-- START Material supplied --

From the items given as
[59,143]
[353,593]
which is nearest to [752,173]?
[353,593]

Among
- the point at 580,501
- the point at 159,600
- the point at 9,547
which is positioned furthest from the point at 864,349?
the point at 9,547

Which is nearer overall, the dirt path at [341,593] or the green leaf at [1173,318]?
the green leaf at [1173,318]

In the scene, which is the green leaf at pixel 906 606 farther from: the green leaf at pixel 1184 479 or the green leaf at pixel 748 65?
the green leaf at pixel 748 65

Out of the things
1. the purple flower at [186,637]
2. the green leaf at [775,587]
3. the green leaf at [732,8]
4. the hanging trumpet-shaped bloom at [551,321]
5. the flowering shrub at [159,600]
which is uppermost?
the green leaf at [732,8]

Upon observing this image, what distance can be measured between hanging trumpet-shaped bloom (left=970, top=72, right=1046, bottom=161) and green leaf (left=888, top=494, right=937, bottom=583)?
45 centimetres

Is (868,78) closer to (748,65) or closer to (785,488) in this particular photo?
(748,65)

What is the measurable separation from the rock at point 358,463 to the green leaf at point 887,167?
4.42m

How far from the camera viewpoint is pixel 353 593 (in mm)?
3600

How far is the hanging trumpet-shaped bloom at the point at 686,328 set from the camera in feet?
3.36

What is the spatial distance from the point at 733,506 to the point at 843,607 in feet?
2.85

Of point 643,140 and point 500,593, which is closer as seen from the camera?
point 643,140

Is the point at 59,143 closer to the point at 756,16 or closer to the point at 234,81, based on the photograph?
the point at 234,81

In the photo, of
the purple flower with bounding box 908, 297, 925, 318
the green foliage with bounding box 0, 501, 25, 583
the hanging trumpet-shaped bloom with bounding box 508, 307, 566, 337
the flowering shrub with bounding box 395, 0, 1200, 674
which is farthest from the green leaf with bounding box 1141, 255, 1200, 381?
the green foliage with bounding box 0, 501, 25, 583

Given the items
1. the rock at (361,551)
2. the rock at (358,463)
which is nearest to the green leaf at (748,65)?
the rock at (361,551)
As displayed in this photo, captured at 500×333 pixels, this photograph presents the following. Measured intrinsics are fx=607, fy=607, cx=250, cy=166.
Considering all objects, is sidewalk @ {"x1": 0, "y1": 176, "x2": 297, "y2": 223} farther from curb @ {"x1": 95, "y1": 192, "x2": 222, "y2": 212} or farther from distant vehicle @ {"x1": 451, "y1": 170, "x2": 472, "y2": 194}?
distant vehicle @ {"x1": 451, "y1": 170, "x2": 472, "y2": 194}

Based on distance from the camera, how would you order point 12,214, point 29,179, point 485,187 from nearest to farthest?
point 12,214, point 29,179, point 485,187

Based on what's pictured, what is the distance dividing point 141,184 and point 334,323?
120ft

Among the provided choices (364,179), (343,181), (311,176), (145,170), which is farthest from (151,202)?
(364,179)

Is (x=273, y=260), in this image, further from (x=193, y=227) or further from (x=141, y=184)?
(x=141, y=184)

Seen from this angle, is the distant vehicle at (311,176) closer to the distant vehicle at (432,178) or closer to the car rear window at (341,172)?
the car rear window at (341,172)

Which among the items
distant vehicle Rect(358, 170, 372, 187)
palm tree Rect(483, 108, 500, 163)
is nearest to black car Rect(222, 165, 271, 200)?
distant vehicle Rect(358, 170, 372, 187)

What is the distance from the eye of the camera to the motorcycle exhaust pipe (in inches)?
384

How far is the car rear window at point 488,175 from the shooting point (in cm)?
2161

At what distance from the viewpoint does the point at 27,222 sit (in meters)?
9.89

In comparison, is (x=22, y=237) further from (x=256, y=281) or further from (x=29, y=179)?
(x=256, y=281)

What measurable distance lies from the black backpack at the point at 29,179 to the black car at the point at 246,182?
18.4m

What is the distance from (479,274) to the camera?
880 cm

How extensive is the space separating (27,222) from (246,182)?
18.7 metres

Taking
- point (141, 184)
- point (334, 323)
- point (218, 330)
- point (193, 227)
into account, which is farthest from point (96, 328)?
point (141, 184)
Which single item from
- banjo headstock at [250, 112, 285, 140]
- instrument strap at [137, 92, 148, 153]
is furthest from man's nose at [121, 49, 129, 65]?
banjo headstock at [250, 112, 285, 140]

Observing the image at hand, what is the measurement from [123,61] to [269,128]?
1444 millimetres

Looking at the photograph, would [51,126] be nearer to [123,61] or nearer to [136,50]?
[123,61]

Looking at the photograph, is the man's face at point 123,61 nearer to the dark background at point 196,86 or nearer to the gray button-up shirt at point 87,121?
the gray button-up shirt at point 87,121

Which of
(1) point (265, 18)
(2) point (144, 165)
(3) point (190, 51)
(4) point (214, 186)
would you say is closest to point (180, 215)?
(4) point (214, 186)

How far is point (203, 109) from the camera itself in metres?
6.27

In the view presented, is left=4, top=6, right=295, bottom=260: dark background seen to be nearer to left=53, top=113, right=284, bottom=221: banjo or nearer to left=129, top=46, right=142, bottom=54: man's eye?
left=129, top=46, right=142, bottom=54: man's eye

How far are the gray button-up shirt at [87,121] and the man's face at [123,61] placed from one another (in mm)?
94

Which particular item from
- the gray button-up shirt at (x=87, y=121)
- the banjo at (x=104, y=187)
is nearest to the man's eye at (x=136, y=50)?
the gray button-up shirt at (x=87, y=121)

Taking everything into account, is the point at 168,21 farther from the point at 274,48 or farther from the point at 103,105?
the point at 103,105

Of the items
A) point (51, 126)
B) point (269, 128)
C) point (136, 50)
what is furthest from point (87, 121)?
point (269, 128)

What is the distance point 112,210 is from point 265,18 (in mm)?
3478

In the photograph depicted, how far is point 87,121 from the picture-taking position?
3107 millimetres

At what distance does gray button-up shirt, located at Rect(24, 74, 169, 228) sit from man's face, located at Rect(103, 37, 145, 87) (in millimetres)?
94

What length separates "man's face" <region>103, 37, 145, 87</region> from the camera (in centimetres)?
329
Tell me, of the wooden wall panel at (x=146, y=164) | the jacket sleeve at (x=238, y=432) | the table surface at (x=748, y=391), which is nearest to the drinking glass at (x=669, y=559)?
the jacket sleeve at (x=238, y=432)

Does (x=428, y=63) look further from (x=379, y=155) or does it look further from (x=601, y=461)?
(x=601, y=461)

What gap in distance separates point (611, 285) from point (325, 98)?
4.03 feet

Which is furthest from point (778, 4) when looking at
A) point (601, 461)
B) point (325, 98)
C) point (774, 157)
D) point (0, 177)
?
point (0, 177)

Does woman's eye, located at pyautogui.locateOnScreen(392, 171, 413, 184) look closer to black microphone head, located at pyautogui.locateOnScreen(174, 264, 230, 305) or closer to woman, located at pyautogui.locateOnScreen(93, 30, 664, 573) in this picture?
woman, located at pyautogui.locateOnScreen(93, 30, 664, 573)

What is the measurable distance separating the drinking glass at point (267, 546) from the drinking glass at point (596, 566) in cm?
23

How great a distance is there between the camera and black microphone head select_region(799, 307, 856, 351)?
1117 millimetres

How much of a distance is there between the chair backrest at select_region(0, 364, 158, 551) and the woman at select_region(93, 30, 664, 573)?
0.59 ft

-- END Material supplied --

Exercise - Produce a verbatim transcription of the entries above.

Expected answer -
From the items given as
[59,143]
[353,593]
which is nearest to [752,173]?
[353,593]

Among
- the point at 580,501
- the point at 159,600
- the point at 9,547
which is positioned furthest from the point at 864,349?
the point at 9,547

Which is nearer overall, the dirt path at [341,593] or the green leaf at [1173,318]?
the green leaf at [1173,318]

In the scene, which is the green leaf at pixel 906 606 farther from: the green leaf at pixel 1184 479 or the green leaf at pixel 748 65?
the green leaf at pixel 748 65

Out of the things
1. the purple flower at [186,637]
2. the green leaf at [775,587]
3. the green leaf at [732,8]
4. the hanging trumpet-shaped bloom at [551,321]
5. the flowering shrub at [159,600]
which is uppermost?
the green leaf at [732,8]

Upon observing this image, what distance can be measured between hanging trumpet-shaped bloom (left=970, top=72, right=1046, bottom=161) and green leaf (left=888, top=494, right=937, bottom=583)?
45 centimetres

Is (868,78) closer to (748,65) or closer to (785,488) in this particular photo?
(748,65)

What is the measurable separation from the rock at point 358,463 to the green leaf at point 887,167?
4.42m

How far from the camera viewpoint is pixel 353 593 (in mm)?
3600

How far is the hanging trumpet-shaped bloom at the point at 686,328 set from the camera in feet?
3.36

What is the spatial distance from the point at 733,506 to the point at 843,607 in feet?
2.85

Of point 643,140 and point 500,593, which is closer as seen from the camera?
point 643,140

Is the point at 59,143 closer to the point at 756,16 or closer to the point at 234,81, based on the photograph?
the point at 234,81

In the photo, of
the purple flower with bounding box 908, 297, 925, 318
the green foliage with bounding box 0, 501, 25, 583
the hanging trumpet-shaped bloom with bounding box 508, 307, 566, 337
the flowering shrub with bounding box 395, 0, 1200, 674
which is farthest from the green leaf with bounding box 1141, 255, 1200, 381?
the green foliage with bounding box 0, 501, 25, 583

Given the items
1. the rock at (361,551)
2. the rock at (358,463)
which is nearest to the green leaf at (748,65)?
the rock at (361,551)
As displayed in this photo, captured at 500×333 pixels, this photograph presents the following. Measured intrinsics are fx=607, fy=607, cx=250, cy=166.
Considering all objects, is sidewalk @ {"x1": 0, "y1": 176, "x2": 297, "y2": 223} farther from curb @ {"x1": 95, "y1": 192, "x2": 222, "y2": 212} or farther from distant vehicle @ {"x1": 451, "y1": 170, "x2": 472, "y2": 194}?
distant vehicle @ {"x1": 451, "y1": 170, "x2": 472, "y2": 194}

Based on distance from the camera, how would you order point 12,214, point 29,179, point 485,187 from nearest to farthest?
point 12,214, point 29,179, point 485,187

Based on what's pictured, what is the distance dividing point 141,184 and point 334,323?
120ft

Among the provided choices (364,179), (343,181), (311,176), (145,170), which is farthest from (151,202)?
(364,179)

Is (x=273, y=260), in this image, further from (x=193, y=227) or further from (x=141, y=184)?
(x=141, y=184)

Seen from this angle, is the distant vehicle at (311,176) closer to the distant vehicle at (432,178) or closer to the car rear window at (341,172)?
the car rear window at (341,172)

Which among the items
distant vehicle Rect(358, 170, 372, 187)
palm tree Rect(483, 108, 500, 163)
is nearest to black car Rect(222, 165, 271, 200)?
distant vehicle Rect(358, 170, 372, 187)

What is the distance from the eye of the camera to the motorcycle exhaust pipe (in inches)?
384

How far is the car rear window at point 488,175 from the shooting point (in cm)?
2161

At what distance from the viewpoint does the point at 27,222 sit (in meters)?
9.89

In comparison, is (x=22, y=237) further from (x=256, y=281) or further from (x=29, y=179)?
(x=256, y=281)

What measurable distance lies from the black backpack at the point at 29,179 to the black car at the point at 246,182?
18.4m

What is the distance from (479,274) to the camera?
880 cm

How extensive is the space separating (27,222) from (246,182)?
18.7 metres

Taking
- point (141, 184)
- point (334, 323)
- point (218, 330)
- point (193, 227)
into account, which is farthest from point (96, 328)?
point (141, 184)
Which single item from
- banjo headstock at [250, 112, 285, 140]
- instrument strap at [137, 92, 148, 153]
is furthest from man's nose at [121, 49, 129, 65]?
banjo headstock at [250, 112, 285, 140]

Observing the image at hand, what is the measurement from [123,61] to [269,128]?
1444 millimetres

Looking at the photograph, would [51,126] be nearer to [123,61] or nearer to [136,50]?
[123,61]

Looking at the photograph, is the man's face at point 123,61 nearer to the dark background at point 196,86 or nearer to the gray button-up shirt at point 87,121?
the gray button-up shirt at point 87,121

Which of
(1) point (265, 18)
(2) point (144, 165)
(3) point (190, 51)
(4) point (214, 186)
would you say is closest to point (180, 215)?
(4) point (214, 186)

How far is point (203, 109) from the camera itself in metres?
6.27

In the view presented, is left=4, top=6, right=295, bottom=260: dark background seen to be nearer to left=53, top=113, right=284, bottom=221: banjo or nearer to left=129, top=46, right=142, bottom=54: man's eye?
left=129, top=46, right=142, bottom=54: man's eye

How far are the gray button-up shirt at [87,121] and the man's face at [123,61] placed from one another (in mm)?
94

Which particular item from
- the gray button-up shirt at (x=87, y=121)
- the banjo at (x=104, y=187)
is nearest to the man's eye at (x=136, y=50)?
the gray button-up shirt at (x=87, y=121)

Taking everything into account, is the point at 168,21 farther from the point at 274,48 or farther from the point at 103,105?
the point at 103,105

Of the items
A) point (51, 126)
B) point (269, 128)
C) point (136, 50)
what is furthest from point (87, 121)?
point (269, 128)

What is the distance point 112,210 is from point 265,18 (in mm)?
3478

In the photograph depicted, how far is point 87,121 from the picture-taking position?
3107 millimetres

At what distance does gray button-up shirt, located at Rect(24, 74, 169, 228) sit from man's face, located at Rect(103, 37, 145, 87) (in millimetres)?
94

What length separates "man's face" <region>103, 37, 145, 87</region> from the camera (in centimetres)?
329
Tell me, of the wooden wall panel at (x=146, y=164) | the jacket sleeve at (x=238, y=432) | the table surface at (x=748, y=391), which is nearest to the drinking glass at (x=669, y=559)?
the jacket sleeve at (x=238, y=432)

Does (x=428, y=63) look further from (x=379, y=155) or does it look further from (x=601, y=461)?
(x=601, y=461)

What gap in distance separates point (611, 285) from point (325, 98)?
4.03 feet

Which is furthest from point (778, 4) when looking at
A) point (601, 461)
B) point (325, 98)
C) point (774, 157)
D) point (0, 177)
?
point (0, 177)

Does woman's eye, located at pyautogui.locateOnScreen(392, 171, 413, 184) look closer to black microphone head, located at pyautogui.locateOnScreen(174, 264, 230, 305) or closer to woman, located at pyautogui.locateOnScreen(93, 30, 664, 573) in this picture?
woman, located at pyautogui.locateOnScreen(93, 30, 664, 573)

What is the measurable distance separating the drinking glass at point (267, 546) from the drinking glass at point (596, 566) in cm?
23

How great a distance is there between the camera and black microphone head select_region(799, 307, 856, 351)?
1117 millimetres

How much of a distance is there between the chair backrest at select_region(0, 364, 158, 551) and the woman at select_region(93, 30, 664, 573)?
0.59 ft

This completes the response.